Move data from an SFTP server using Azure Data Factory
Note
This article applies to version 1 of Data Factory. If you are using the current version of the Data Factory service, see SFTPconnector in V2.
This article outlines how to use the Copy Activity in Azure Data Factory to move data from an on-premises/cloud SFTP server to a supported sink data store. This article builds on the data movement activities article that presents a general overview of data movement with copy activity and the list of data stores supported as sources/sinks.
Data factory currently supports only moving data from an SFTP server to other data stores, but not for moving data from other data stores to an SFTP server. It supports both on-premises and cloud SFTP servers.
Note
Copy Activity does not delete the source file after it is successfully copied to the destination. If you need to delete the source file after a successful copy, create a custom activity to delete the file and use the activity in the pipeline.
Supported scenarios and authentication types
You can use this SFTP connector to copy data from both cloud SFTP servers and on-premises SFTP servers. Basic and SshPublicKey authentication types are supported when connecting to the SFTP server.
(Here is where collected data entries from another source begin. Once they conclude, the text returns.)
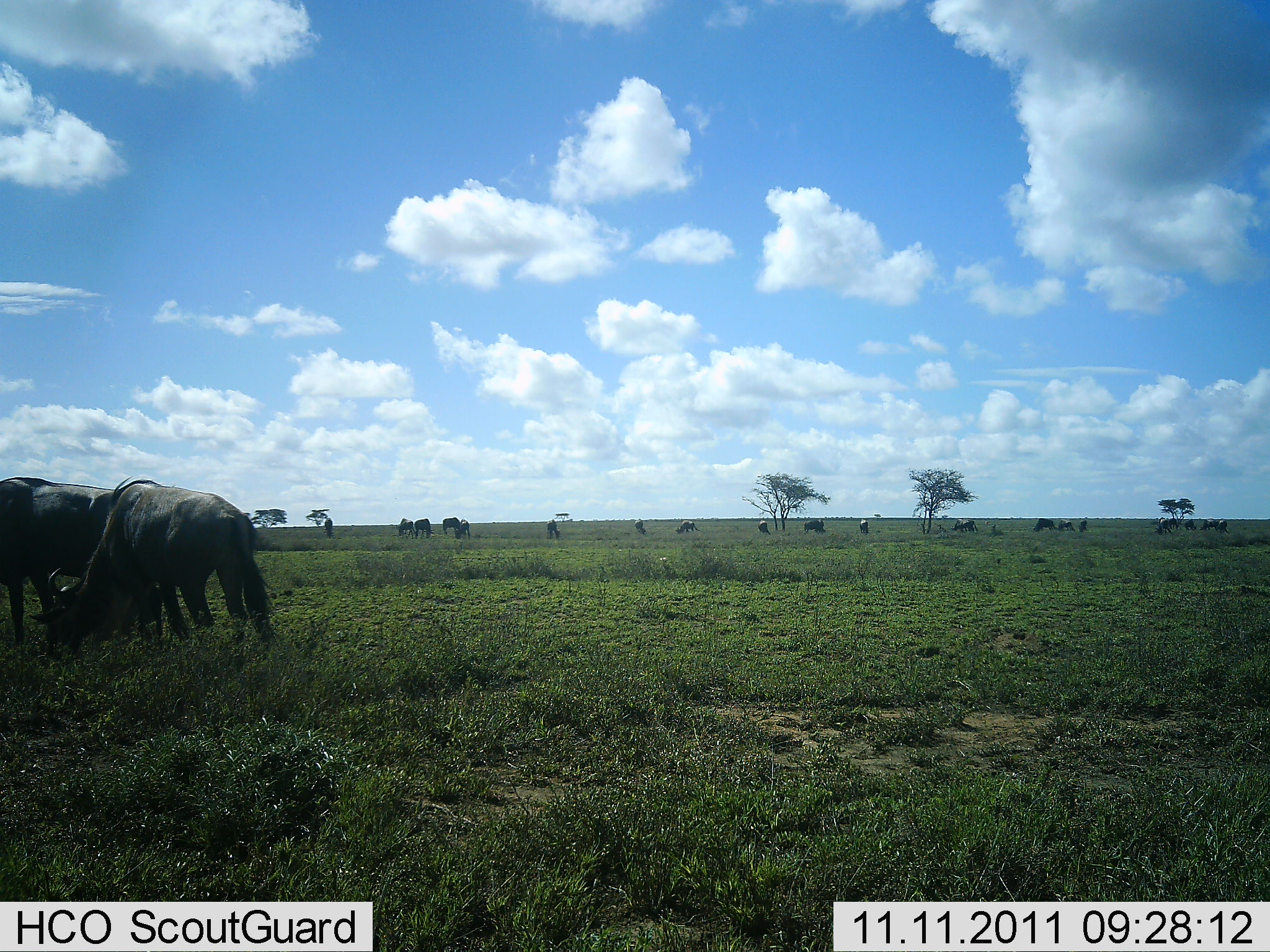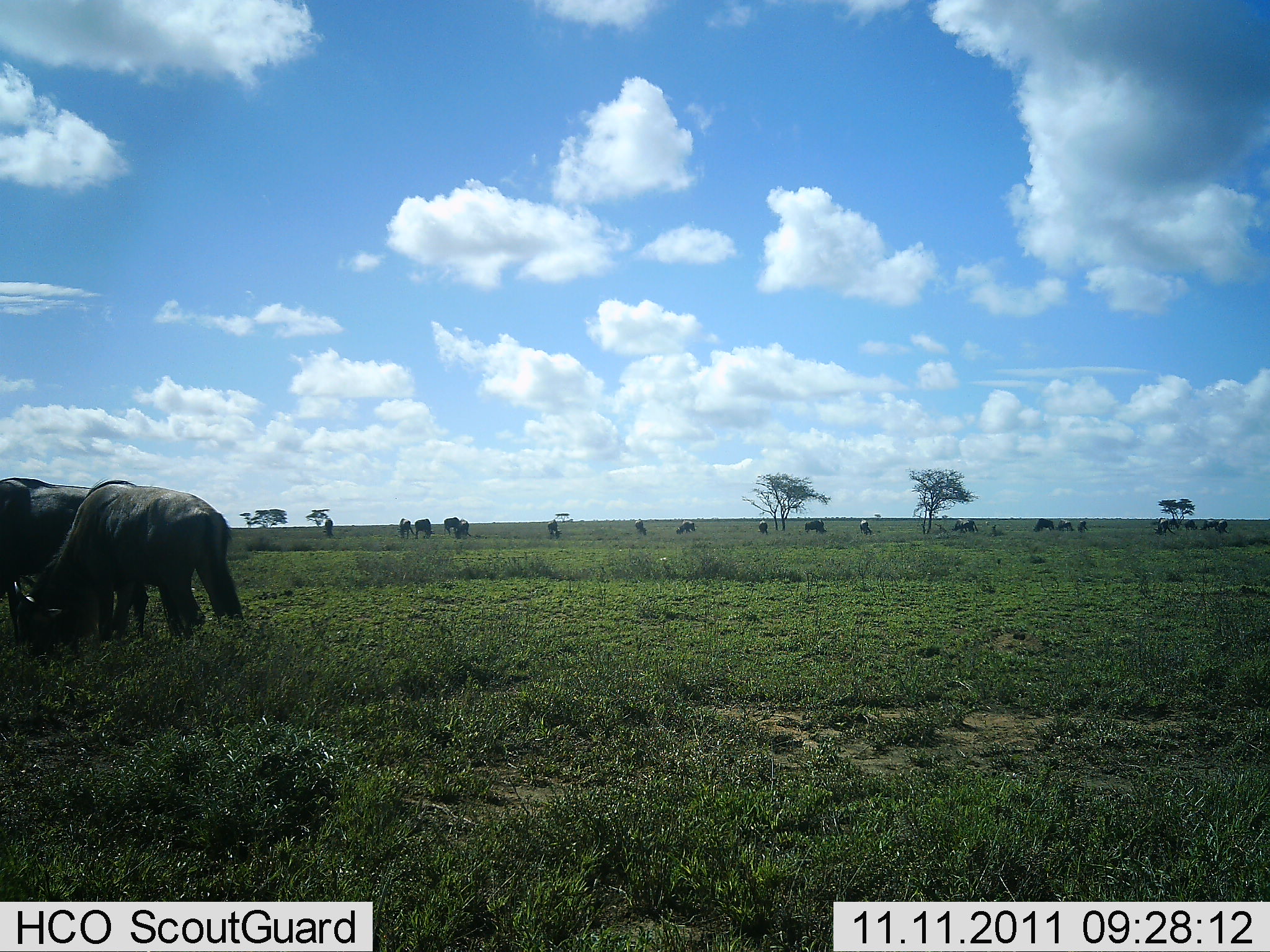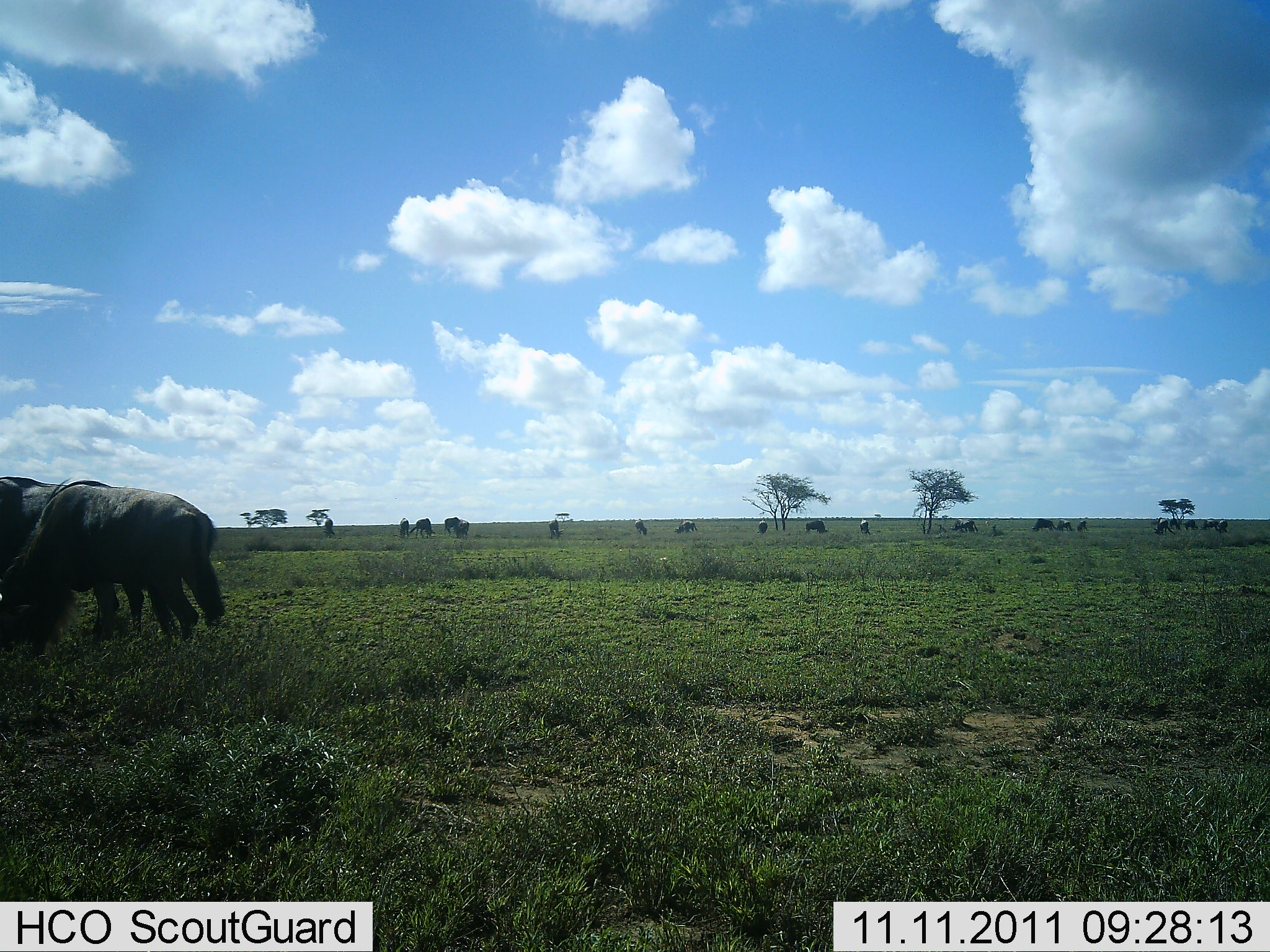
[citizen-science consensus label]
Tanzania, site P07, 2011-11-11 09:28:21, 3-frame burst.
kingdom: Animalia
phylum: Chordata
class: Mammalia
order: Artiodactyla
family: Bovidae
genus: Connochaetes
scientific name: Connochaetes taurinus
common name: blue wildebeest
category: wildebeest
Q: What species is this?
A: Wildebeest (blue wildebeest) (Connochaetes taurinus).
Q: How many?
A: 11-50.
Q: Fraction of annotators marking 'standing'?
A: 64%.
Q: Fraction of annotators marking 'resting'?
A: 9%.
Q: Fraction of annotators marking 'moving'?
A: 36%.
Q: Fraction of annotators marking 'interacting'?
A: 0%.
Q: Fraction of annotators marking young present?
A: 0%.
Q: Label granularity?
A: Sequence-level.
When copying data from an on-premises SFTP server, you need install a Data Management Gateway in the on-premises environment/Azure VM. See Data Management Gateway for details on the gateway. See moving data between on-premises locations and cloud article for step-by-step instructions on setting up the gateway and using it.
Getting started
You can create a pipeline with a copy activity that moves data from an SFTP source by using different tools/APIs.
The easiest way to create a pipeline is to use the Copy Wizard. See Tutorial: Create a pipeline using Copy Wizard for a quick walkthrough on creating a pipeline using the Copy data wizard.
You can also use the following tools to create a pipeline: Visual Studio, Azure PowerShell, Azure Resource Manager template, .NET API, and REST API. See Copy activity tutorial for step-by-step instructions to create a pipeline with a copy activity. For JSON samples to copy data from SFTP server to Azure Blob Storage, see JSON Example: Copy data from SFTP server to Azure blob section of this article.
Linked service properties
The following table provides description for JSON elements specific to FTP linked service.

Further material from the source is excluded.